11 Kasım 2015 Çarşamba

acı...

bir ara şöyle yazmışım:

...lanet olsun ki; acı bir başına yaşanan bir duygu. keşke dağıtabilsem arkadaşlarıma parça parça. ama yok, illa yapayalnız çekeceksin. illa kanını yerden kendin temizleyeceksin. illa kendin sileceksin gözyaşlarını. illa bacaklarını çekip karnına yattığında soğuk yatağa, yalnız olacaksın. illa tek başına uyanacak, tek başına ağlayacaksın duşta. kimse merhemin değil, kimse dermanın değil, kimse acını hafifleten değil. bu hayattaki sevinçlerin hepsini paylaşabilirsin. gülümsemek, gülmek, kahkaha hepsi kalabalıkken daha güzel ama acı var ya acı, işte o tek.
acı, nefesini keser, aklını uyuşturur. acı, ellerini kollarını bağlar. acı, gözlerini yakar. acı, saçlarının dibinden başlar ve ayak parmak uçlarına kadar sarar seni. acı, kulaklarını zonklatır, başını döndürür. acı, bıçağı karnına saplar ama sonra bir de içerde çevirir ki daha çok kan aksın. acı, seni alır bir duvara vurur, sonra alır diğer duvara vurur. acı, karartır. acı, senden parçalar koparır. acı, yetiştirip güzelleştirdiğin her türlü duyguyu alır, şöyle bir sallar, üzerine tükürür. acı, kör eder. acı konuşturmaz. acı seni alır, “cehennem burası bebeğim” der, bırakır…

melisa kesmez de kitabında şöyle yazmış:

bin kere anlattığım, onların da bin kere nasihatleriyle taçlandırdığı aynı konu. işe yaramaz, kendi dahil kimseye faydası olmayan bir adamla birlikteyim. saplanıp kaldım ona. bir adım ötesi yok. varsa uçurum. bırakamıyorum. onların durduğu yerden tek bir ayrılık kararıyla çözülecek basit bir sorun bu. benim baktığım yerden, uzun süredir katlandığım, çıkış yolunda defalarca kaybolduğum, içinde kalmaya kendimi kim bilir kaç kere ikna ettiğim, çok bilinmeyenli bir denklem. çaresi elbette onların önerdiği gibi ayrılık falan değil.
....
hayatlarında hiç yalnız kalmamış kadınlar beni anlar mı peki? işe yaramaz da olsa o gidince hayatın ne biçim tenhalaşacağını, kız arkadaşlarının doluluğu içinde sana bir pazar günlerini ayırma ihtimalinin yılda en fazla 3, bilemedin 4 olduğunu kimse bilmiyor mu? bu kadınlar hiç duymamışlar mı eşyanın sesini "evde bir nefes olsa keşke" diye iç geçirdikleri tenha bir pazar gecesinde? sırf o nefes sesinin hatrına, insan nelere katlanır bilirler mi? hayatlarında hep doğru ata oynamış kadınlar için her şey ne kolay. benim gibi daha ilk yüz metrede kaybedeceği aşikar, düz yolda yürümesini bile beceremeyen, atlara düşkün biri için hayat çok farklı bir yer....
(atları bağlayın geceyi burada geçireceğiz kitabından)
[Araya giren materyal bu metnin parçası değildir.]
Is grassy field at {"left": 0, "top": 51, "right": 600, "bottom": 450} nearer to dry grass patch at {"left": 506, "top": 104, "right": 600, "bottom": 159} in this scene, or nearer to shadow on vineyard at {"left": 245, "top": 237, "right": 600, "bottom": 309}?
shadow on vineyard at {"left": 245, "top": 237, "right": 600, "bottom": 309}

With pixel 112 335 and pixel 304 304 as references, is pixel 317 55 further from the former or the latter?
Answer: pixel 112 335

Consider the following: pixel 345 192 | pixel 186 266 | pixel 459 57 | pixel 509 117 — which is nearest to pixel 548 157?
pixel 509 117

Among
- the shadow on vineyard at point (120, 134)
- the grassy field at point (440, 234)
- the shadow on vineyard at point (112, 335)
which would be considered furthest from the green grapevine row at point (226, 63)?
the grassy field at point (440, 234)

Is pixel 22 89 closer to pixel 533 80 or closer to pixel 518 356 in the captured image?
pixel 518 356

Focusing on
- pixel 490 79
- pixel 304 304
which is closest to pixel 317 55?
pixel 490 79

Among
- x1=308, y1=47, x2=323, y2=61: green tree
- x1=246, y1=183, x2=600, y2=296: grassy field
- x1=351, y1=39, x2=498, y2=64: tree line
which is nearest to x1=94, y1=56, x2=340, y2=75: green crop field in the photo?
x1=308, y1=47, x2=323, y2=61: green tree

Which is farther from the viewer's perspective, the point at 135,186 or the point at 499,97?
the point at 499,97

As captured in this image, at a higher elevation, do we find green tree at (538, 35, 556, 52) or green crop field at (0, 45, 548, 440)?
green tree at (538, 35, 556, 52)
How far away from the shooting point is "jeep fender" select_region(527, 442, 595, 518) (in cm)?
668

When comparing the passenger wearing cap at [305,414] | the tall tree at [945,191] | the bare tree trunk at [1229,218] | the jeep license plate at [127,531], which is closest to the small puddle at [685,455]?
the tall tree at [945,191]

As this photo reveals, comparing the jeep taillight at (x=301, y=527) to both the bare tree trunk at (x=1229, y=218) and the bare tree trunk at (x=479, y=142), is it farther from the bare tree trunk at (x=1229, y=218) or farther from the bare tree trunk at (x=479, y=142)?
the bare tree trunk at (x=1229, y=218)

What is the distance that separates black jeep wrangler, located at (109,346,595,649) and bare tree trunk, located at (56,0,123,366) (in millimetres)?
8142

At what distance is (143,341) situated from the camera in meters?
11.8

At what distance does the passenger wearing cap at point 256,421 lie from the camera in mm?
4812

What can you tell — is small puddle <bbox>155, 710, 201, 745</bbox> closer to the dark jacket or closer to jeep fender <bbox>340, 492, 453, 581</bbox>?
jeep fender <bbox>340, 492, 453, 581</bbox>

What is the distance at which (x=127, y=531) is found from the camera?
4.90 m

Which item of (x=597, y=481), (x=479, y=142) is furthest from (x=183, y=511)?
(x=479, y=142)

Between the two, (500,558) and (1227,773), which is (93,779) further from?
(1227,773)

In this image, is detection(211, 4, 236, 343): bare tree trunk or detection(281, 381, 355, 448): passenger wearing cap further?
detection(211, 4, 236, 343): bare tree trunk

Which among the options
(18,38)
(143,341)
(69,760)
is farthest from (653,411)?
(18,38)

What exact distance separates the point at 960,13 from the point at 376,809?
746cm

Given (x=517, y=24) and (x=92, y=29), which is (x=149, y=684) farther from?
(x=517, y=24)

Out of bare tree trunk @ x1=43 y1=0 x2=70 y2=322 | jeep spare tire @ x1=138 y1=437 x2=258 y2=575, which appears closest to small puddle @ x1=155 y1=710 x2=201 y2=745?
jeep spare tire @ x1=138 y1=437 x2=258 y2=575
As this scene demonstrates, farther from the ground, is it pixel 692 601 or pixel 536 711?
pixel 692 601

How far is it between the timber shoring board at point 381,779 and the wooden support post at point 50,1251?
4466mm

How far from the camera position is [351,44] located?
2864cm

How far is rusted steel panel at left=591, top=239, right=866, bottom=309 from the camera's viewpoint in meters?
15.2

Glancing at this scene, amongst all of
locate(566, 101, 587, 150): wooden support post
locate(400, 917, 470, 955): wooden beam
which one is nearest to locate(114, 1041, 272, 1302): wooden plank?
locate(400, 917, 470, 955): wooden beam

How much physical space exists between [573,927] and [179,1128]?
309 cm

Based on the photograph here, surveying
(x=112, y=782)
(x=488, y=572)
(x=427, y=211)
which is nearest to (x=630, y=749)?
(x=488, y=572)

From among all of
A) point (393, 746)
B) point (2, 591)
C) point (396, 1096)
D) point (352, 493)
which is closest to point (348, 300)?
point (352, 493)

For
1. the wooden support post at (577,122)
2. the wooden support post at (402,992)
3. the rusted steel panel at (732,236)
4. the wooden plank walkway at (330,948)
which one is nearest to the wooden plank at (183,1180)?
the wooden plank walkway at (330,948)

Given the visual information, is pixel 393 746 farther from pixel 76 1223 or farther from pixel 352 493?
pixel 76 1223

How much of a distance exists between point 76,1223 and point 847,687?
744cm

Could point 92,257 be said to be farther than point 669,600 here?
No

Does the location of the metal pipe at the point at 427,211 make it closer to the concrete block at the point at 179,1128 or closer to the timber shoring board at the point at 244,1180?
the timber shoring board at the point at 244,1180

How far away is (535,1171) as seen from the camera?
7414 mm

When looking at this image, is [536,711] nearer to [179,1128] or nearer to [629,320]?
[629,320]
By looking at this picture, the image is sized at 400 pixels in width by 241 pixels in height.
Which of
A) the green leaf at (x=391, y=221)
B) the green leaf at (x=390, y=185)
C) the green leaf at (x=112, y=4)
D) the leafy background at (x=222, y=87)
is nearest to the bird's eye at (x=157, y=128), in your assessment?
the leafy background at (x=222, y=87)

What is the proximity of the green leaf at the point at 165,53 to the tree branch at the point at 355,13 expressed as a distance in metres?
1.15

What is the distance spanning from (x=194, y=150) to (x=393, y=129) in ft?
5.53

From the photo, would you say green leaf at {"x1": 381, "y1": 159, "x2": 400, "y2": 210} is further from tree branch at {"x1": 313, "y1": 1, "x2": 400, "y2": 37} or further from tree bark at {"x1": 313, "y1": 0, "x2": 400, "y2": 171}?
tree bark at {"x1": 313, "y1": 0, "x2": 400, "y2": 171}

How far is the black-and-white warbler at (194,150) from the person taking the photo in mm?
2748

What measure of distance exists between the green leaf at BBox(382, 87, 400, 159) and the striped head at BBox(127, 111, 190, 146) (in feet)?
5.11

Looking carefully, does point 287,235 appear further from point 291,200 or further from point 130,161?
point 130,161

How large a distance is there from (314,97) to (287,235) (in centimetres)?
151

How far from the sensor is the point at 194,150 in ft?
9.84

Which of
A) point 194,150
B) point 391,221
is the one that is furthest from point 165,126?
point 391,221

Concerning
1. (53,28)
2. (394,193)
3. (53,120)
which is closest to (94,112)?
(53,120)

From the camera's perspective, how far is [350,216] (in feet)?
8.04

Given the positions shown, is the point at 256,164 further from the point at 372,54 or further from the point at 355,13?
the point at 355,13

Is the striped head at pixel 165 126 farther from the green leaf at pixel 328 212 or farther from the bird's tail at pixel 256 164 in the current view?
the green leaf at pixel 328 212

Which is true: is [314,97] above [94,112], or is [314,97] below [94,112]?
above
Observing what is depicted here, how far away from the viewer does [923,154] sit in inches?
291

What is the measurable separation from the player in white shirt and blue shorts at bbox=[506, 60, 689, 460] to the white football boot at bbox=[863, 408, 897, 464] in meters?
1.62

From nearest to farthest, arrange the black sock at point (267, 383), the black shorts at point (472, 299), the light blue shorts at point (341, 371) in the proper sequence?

şimdi de şöyle bir ekleme yapıyorum:

acı, zamanla izlerini kaybettiriyor. yaralar, zamanla (başka bir şeyle değil, sadece zamanla) kapanıyor, kabuk bağlıyor. kelimeler ve anılar hafızadan birer birer uçuyor. beyin, devreye giriyor ve kalbi şöyle hafifçe sağa doğru itip, kral koltuğuna oturuyor. hayatının boşlukları hızla doluyor. artık sevmediğinden ya da her şeyi unuttuğundan değil. acı çekmenin sonu olmadığından, dünya dönmeye devam ettiğinden, kendini sevdiğinden ve bunun hata olmadığını bildiğinden...

aşk güzel şey dostum. ne demiş; aşksız geçen bir ömür beyhude yaşanmıştır.
o zaman "aşk"a ve karnımızdaki kelebeklere içelim bu akşam.